YOUR OBJECTIVE
Using the text on the gold lakehouse upsert pattern, answer these:
(a) Which notebook uses the OMOP API?
(b) What does the OMOP API keep internal mappings between?
(c) When a modified record from the silver lakehouse is ingested again, which ID does the API use to update it in the gold lakehouse?

Upsert pattern in the gold lakehouse
The upsert pattern in the gold lakehouse is different from the silver lakehouse. The OMOP API used by the healthcare#_msft_omop_silver_gold_transformation notebook creates new IDs for each entry in the delta tables of the gold lakehouse. The API creates these IDs when it ingests or converts new records from the silver to gold lakehouse. The OMOP API also maintains internal mappings between the newly created IDs and their corresponding internal IDs in the silver lakehouse delta table.
The API works as follows:
If converting a record from a silver to gold delta table for the first time, it generates a new ID in the OMOP gold lakehouse and maps it to the original new ID in the silver lakehouse. It then inserts the record into the gold delta table with the newly generated ID.
If the same record in the silver lakehouse undergoes some modification and is ingested again into the gold lakehouse, the OMOP API recognizes the existing record in the gold lakehouse (using the mapping information). It then updates the records in the gold lakehouse with the same ID that it generated before.

SUPPLIED INFORMATION
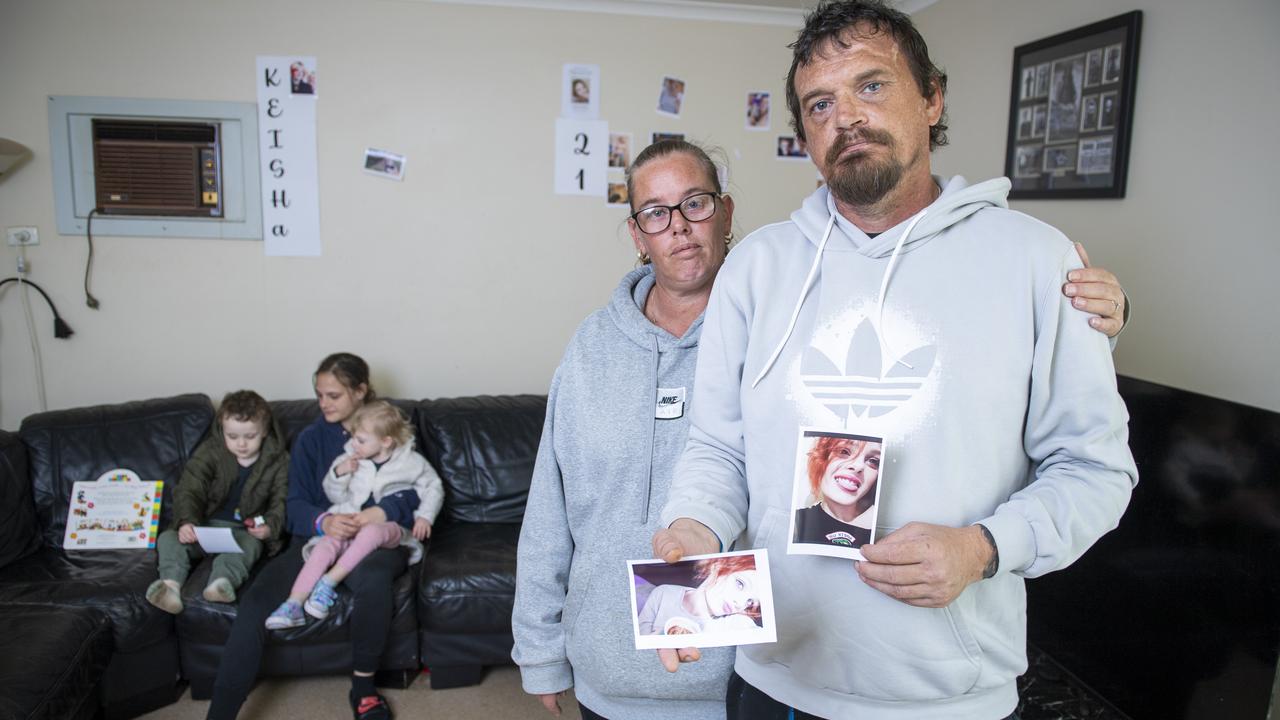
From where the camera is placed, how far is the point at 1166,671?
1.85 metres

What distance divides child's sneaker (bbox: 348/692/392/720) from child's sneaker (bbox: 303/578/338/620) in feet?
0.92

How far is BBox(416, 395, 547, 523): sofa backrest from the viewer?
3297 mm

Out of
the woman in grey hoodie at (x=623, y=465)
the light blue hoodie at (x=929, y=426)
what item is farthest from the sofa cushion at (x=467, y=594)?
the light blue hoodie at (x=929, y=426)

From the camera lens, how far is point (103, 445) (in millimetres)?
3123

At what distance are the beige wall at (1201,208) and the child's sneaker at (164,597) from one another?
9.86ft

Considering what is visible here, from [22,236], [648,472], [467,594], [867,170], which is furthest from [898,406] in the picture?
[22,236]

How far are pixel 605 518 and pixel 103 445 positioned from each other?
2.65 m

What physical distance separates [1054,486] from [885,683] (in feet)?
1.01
==
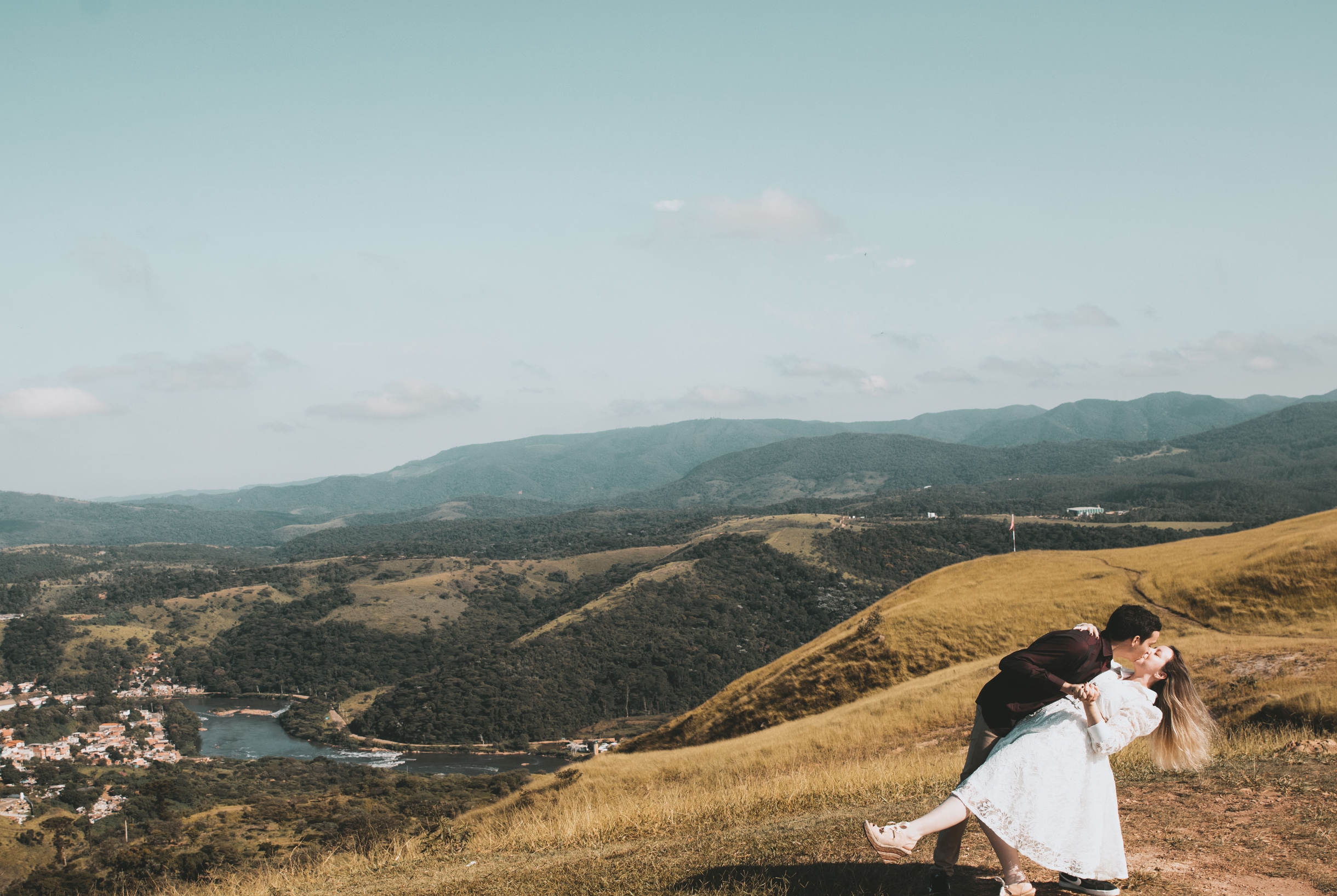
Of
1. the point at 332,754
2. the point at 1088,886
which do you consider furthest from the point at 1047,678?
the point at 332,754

EXERCISE ANSWER
(a) The healthcare#_msft_omop_silver_gold_transformation notebook.
(b) The newly created IDs and their corresponding internal IDs in the silver lakehouse delta table.
(c) The same ID that it generated before.